21/04/2010

Parasites du journalisme, ou rescapés de la presse?

logo mix flèchesMa consoeur Alice Antheaume a relayé mercredi matin sur Twitter un article du site Truthout.org, vilipendant « Les parasites du journalisme« . Il m’a fait réagir à la lecture. Le sujet pointe un vrai problème mais pèche sur son analyse à charge… Il lui manque le champs des causes, et notamment l’angle socio-professionnel. Le journalisme n’en finit pas de (s’auto)régler ses comptes, paniquer de sa crise… mais parfois le trait est excessif, comme ici.

David Sirota veut visiblement se payer le journalisme « de carrière », ou encore « de communicants ». Celui qui amène certains à évoluer vers d’autres métiers et fonctions : dans l’édition, la communication, le conseil… Certes le problème devient quantitatif et pose la question de l’évolution globale du métier et de ses objectifs. Mais pourquoi cela se passe t-il maintenant et si fortement? Pour plusieurs raisons combinées :

  • abiker logo blogpaupérisation des journalistes et rebond : en France, il y a un an, David Abiker (qui m’avait convié à son émission matinale sur France Info) me disait tout de go et avec honnêteté, en parlant de nos parcours, « On voudrait nous faire croire qu’un journaliste peut vivre avec 2000 euros par mois!« . Sur Paris, et en salaire brut, c’est en effet juste; David justifiant aussi ainsi, sans doute, les activités qu’il a lui même (comme bien d’autres confrères), hors de chez son employeur (Radio France). Il a une plume, du talent, il l’utilise : rien d’anormal au fond. Chacun sa barre symbolique, car beaucoup de journalistes vivent avec moins que cela encore… Et débutent des carrières en PQR (presse locale) ou sur le web, à 1000/1500 euros brut par mois au mieux… Quant aux pigistes et précaires, c’est encore moins que cela. Comment leur reprocher alors de chercher à arrondir leur fin de mois? Les « ménages » de luxe décriés hier, deviennent des revenus complémentaires comme consultant, coach, formateur, conférencier, etc. Ils sont même une nécessité pour travailler son « personal branding« , le terrain de jeu de son employeur seul étant parfois limité… notamment sur le web et les réseaux sociaux.
  • métier figé/bloqué : autre raison, les journalistes… ne peuvent plus le rester sur le long terme! L’éthique et la noblesse sont légitimes, mais après il faut faire vivre sa famille, payer ses factures, côtiser pour sa retraite… Comment y parvenir quand les rédactions se réduisent, licencient, précarisent. La presse n’a plus les moyens de faire vivre le même nombre de journalistes en poste, aux mêmes salaires, qui partent alors vers d’autres métiers. C’est le phénomène des journalistes recyclés, que nous avons décrit dès janvier dernier sur LeWebLab. Ils le restent dans leur tête et leur conviction, mais le vivent autrement, dans d’autres conventions « pro ».
  • métier atomisé : en gros, la société a toujours besoin de journalistes, mais pas aux mêmes endroits, et pas pour les mêmes raisons, ni sur la même durée. L’info et le scoop en pâtissent très certainement, mais l’on apprécie aujourd’hui les journalistes pour leur capacité à s’exprimer, écrire, expliquer, diffuser les idées.
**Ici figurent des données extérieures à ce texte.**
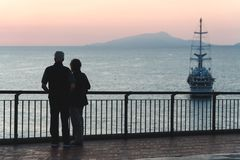 Silhouette elderly couple watching the sunset. sea ocean, concept of pension and vacation, travel in old age big ocean liner, royalty free stock images
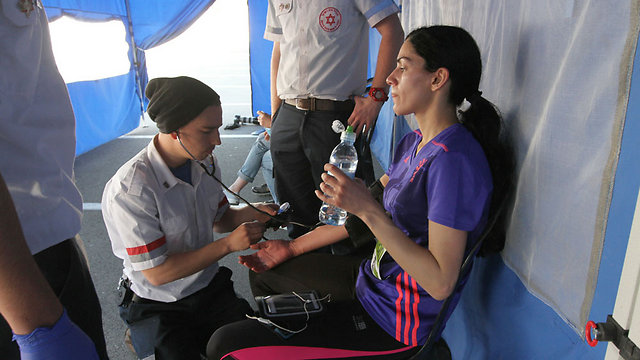 Runner treated at first-aid tent (Photo: Ido Erez) (Photo: Ido Erez)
Les entreprises les intègrent dans leur staff à des postes de communication, formation, médiation… et gestion de contenus. Du moins quand elles en ont les moyens (cf : crise frappant toute l’économie, pas seulement les médias), sinon elles les utilisent en missions courtes. On est dans « l’entre-journalisme« , les services de communicants.

Mon propre cas

Pour être transparent au mieux, voici ma propre situation : devenu indépendant contraint forcé en perdant mon poste fin 2008, je travaille depuis comme consultant (en portage salarial notamment), suis payé pour fournir conseil et contenu à des sites d’entreprise (comme le blog de Viadeo) et former des professionnels aux outils du web (pour le CFPJ et l’ESJ dernièrement). Depuis fin 2008, ô oui, j’ai travaillé pour des organes de presse : mais très sporadiquement je l’avoue (pour Libération et Miroir Social).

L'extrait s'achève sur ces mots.